Unfortunately, it becomes necessary to fail students sometimes to ensure that students have a better comprehension of concepts taught during the course. Students go on to become productive members of society which require the necessary training.
Why Teachers Fail Students
There’re various reasons why a teacher might fail students. And while we cannot take a look at all these reasons, we’ll take a look at a few.
Poor Academic Performance
Poor academic performance is the leading cause of student repetition. A teacher’s job is to ensure that their students receive the necessary academic training and they leverage examinations, assignments, and other forms of assessments to determine the level of comprehension of each student.
Students who are unable to meet the outlined target from these assessments may then be required to repeat the grade before progressing to a higher grade. Unfortunately, students find it difficult to see the positive aspects of repeating a grade.
Teachers put a lot of effort into ensuring that they present lessons that are easy to understand and also examples that may be relevant to their students and their modern lifestyle.
It can be quite annoying when some students refuse to attend the teacher’s class or constantly miss some classes. Most teachers would put in the effort to identify the reason behind the student’s habitual absence from their classes.
In cases where the teacher receives no justifiable reason for the behavior, the student would be given a few warnings. Students who continue to miss classes would most likely underperform which could lead to the teacher failing them.
Missing Academic Work
Education goes hand in hand with assessment and teachers leverage various forms of assessment. And while examinations could make up some percentage of the total assessment, teachers leverage other forms of assessment including assignments and other activities.
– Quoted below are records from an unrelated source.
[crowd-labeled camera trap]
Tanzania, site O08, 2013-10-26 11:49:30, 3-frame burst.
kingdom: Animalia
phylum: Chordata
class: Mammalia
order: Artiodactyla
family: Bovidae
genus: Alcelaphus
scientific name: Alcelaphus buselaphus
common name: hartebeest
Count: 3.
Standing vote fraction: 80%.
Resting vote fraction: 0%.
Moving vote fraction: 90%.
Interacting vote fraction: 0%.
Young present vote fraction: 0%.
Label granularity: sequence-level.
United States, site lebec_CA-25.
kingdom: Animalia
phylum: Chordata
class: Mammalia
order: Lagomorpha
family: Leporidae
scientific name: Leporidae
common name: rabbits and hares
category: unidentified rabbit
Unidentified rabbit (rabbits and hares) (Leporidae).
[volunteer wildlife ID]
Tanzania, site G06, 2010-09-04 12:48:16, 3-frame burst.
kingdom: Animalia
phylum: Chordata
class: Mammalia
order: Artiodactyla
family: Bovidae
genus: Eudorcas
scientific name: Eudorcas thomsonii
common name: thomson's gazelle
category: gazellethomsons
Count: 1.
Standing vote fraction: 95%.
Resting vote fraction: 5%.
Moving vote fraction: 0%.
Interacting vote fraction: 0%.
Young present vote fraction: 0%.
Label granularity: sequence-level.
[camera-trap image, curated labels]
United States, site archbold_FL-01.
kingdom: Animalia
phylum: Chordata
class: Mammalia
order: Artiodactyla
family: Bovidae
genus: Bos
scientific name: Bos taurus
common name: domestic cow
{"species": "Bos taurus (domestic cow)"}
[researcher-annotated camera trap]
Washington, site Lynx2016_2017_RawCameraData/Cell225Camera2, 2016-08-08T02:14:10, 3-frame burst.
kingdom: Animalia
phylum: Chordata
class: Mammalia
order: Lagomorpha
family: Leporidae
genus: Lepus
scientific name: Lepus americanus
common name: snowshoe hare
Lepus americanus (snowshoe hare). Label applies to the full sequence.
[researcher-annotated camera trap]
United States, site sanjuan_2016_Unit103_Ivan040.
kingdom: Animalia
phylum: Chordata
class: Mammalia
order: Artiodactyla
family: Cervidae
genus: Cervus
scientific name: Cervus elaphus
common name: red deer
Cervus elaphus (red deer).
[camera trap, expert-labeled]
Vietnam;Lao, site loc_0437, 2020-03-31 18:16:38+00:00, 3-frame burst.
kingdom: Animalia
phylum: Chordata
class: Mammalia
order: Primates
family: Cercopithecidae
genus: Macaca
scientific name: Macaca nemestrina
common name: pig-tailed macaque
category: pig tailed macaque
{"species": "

Students who neglect these could end up with lower grades even in cases where they perform well in final examinations. In such cases, the teacher may end up failing the student.
Teachers are responsible for training their students to prepare them for life after school. Unfortunately, some students with behavior problems go the distance to make the teacher’s job more difficult.
These students can be outright disruptive to lessons and rude towards their teachers. And while teachers may not take any action against such students that could impact their grades, the teacher is less likely to bump up the student’s grade even when an additional 0.5-point mark could give them a passing grade.
Academic Integrity Breach
Educational institutions take any academic integrity issues very seriously. They expect their students to be honest in their academics and students caught plagiarizing could be heavily punished.
Punishments include cancelation of paper to dismissal from the institution. Students who end up with a canceled paper would repeat the grade. However, this punishment may be on the lesser side in most cases.